(Data entries)
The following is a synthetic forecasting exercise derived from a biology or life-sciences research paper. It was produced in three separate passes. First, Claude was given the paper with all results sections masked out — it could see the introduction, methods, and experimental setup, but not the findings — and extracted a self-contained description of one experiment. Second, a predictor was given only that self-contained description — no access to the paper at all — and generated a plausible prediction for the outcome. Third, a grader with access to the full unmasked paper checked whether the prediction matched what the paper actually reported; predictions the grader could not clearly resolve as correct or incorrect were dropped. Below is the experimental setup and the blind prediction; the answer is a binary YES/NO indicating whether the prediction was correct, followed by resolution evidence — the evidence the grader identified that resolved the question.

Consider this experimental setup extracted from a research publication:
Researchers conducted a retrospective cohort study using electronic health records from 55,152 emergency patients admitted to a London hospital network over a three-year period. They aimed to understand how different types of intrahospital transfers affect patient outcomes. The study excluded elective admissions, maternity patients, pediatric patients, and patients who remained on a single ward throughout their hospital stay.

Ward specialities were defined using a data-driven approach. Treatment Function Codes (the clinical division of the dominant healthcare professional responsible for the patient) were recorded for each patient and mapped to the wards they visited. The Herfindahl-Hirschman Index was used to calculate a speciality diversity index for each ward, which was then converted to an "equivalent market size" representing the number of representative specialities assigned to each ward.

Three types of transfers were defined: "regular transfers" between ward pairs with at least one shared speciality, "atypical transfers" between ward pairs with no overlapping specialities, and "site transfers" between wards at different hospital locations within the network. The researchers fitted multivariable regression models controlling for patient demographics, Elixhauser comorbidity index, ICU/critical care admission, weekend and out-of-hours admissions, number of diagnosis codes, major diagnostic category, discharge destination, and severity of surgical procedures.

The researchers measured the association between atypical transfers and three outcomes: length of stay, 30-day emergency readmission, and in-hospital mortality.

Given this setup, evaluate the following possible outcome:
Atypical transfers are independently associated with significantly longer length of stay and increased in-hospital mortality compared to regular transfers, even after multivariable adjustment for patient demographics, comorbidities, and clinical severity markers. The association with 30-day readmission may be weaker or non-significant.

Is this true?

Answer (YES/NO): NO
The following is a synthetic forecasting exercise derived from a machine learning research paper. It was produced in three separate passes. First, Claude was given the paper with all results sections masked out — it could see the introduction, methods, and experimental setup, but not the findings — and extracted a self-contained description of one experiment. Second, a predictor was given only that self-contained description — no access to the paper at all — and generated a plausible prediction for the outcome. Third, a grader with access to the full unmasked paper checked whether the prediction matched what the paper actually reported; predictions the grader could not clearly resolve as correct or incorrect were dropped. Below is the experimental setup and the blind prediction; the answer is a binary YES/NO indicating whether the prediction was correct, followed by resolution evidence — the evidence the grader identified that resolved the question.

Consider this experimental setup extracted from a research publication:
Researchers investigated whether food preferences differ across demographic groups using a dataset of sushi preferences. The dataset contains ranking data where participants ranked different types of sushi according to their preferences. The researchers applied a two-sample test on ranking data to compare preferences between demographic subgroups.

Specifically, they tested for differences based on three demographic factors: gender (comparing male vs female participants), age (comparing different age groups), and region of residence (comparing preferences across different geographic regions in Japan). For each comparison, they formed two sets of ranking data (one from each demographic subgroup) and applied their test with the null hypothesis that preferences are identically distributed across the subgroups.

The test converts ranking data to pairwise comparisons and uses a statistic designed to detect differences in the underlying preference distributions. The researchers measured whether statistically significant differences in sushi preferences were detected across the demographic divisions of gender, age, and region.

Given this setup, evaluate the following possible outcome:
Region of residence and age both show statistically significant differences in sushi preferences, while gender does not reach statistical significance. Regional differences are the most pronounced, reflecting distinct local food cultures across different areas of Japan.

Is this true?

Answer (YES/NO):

**EXERCISE OBJECTIVE:** Every entry above should be transcribed exactly and in full.

**REPLY TO THE EXERCISE:**
The following is a synthetic forecasting exercise derived from a biology or life-sciences research paper. It was produced in three separate passes. First, Claude was given the paper with all results sections masked out — it could see the introduction, methods, and experimental setup, but not the findings — and extracted a self-contained description of one experiment. Second, a predictor was given only that self-contained description — no access to the paper at all — and generated a plausible prediction for the outcome. Third, a grader with access to the full unmasked paper checked whether the prediction matched what the paper actually reported; predictions the grader could not clearly resolve as correct or incorrect were dropped. Below is the experimental setup and the blind prediction; the answer is a binary YES/NO indicating whether the prediction was correct, followed by resolution evidence — the evidence the grader identified that resolved the question.

Consider this experimental setup extracted from a research publication:
Researchers conducted a retrospective cohort study using electronic health records from 55,152 emergency patients admitted to a London hospital network over a three-year period. They aimed to understand how different types of intrahospital transfers affect patient outcomes. The study excluded elective admissions, maternity patients, pediatric patients, and patients who remained on a single ward throughout their hospital stay.

Ward specialities were defined using a data-driven approach. Treatment Function Codes (the clinical division of the dominant healthcare professional responsible for the patient) were recorded for each patient and mapped to the wards they visited. The Herfindahl-Hirschman Index was used to calculate a speciality diversity index for each ward, which was then converted to an "equivalent market size" representing the number of representative specialities assigned to each ward.

Three types of transfers were defined: "regular transfers" between ward pairs with at least one shared speciality, "atypical transfers" between ward pairs with no overlapping specialities, and "site transfers" between wards at different hospital locations within the network. The researchers fitted multivariable regression models controlling for patient demographics, Elixhauser comorbidity index, ICU/critical care admission, weekend and out-of-hours admissions, number of diagnosis codes, major diagnostic category, discharge destination, and severity of surgical procedures.

The researchers measured the association between atypical transfers and three outcomes: length of stay, 30-day emergency readmission, and in-hospital mortality.

Given this setup, evaluate the following possible outcome:
Atypical transfers are independently associated with significantly longer length of stay and increased in-hospital mortality compared to regular transfers, even after multivariable adjustment for patient demographics, comorbidities, and clinical severity markers. The association with 30-day readmission may be weaker or non-significant.

Is this true?

Answer (YES/NO): NO
The following is a synthetic forecasting exercise derived from a machine learning research paper. It was produced in three separate passes. First, Claude was given the paper with all results sections masked out — it could see the introduction, methods, and experimental setup, but not the findings — and extracted a self-contained description of one experiment. Second, a predictor was given only that self-contained description — no access to the paper at all — and generated a plausible prediction for the outcome. Third, a grader with access to the full unmasked paper checked whether the prediction matched what the paper actually reported; predictions the grader could not clearly resolve as correct or incorrect were dropped. Below is the experimental setup and the blind prediction; the answer is a binary YES/NO indicating whether the prediction was correct, followed by resolution evidence — the evidence the grader identified that resolved the question.

Consider this experimental setup extracted from a research publication:
Researchers investigated whether food preferences differ across demographic groups using a dataset of sushi preferences. The dataset contains ranking data where participants ranked different types of sushi according to their preferences. The researchers applied a two-sample test on ranking data to compare preferences between demographic subgroups.

Specifically, they tested for differences based on three demographic factors: gender (comparing male vs female participants), age (comparing different age groups), and region of residence (comparing preferences across different geographic regions in Japan). For each comparison, they formed two sets of ranking data (one from each demographic subgroup) and applied their test with the null hypothesis that preferences are identically distributed across the subgroups.

The test converts ranking data to pairwise comparisons and uses a statistic designed to detect differences in the underlying preference distributions. The researchers measured whether statistically significant differences in sushi preferences were detected across the demographic divisions of gender, age, and region.

Given this setup, evaluate the following possible outcome:
Region of residence and age both show statistically significant differences in sushi preferences, while gender does not reach statistical significance. Regional differences are the most pronounced, reflecting distinct local food cultures across different areas of Japan.

Is this true?

Answer (YES/NO):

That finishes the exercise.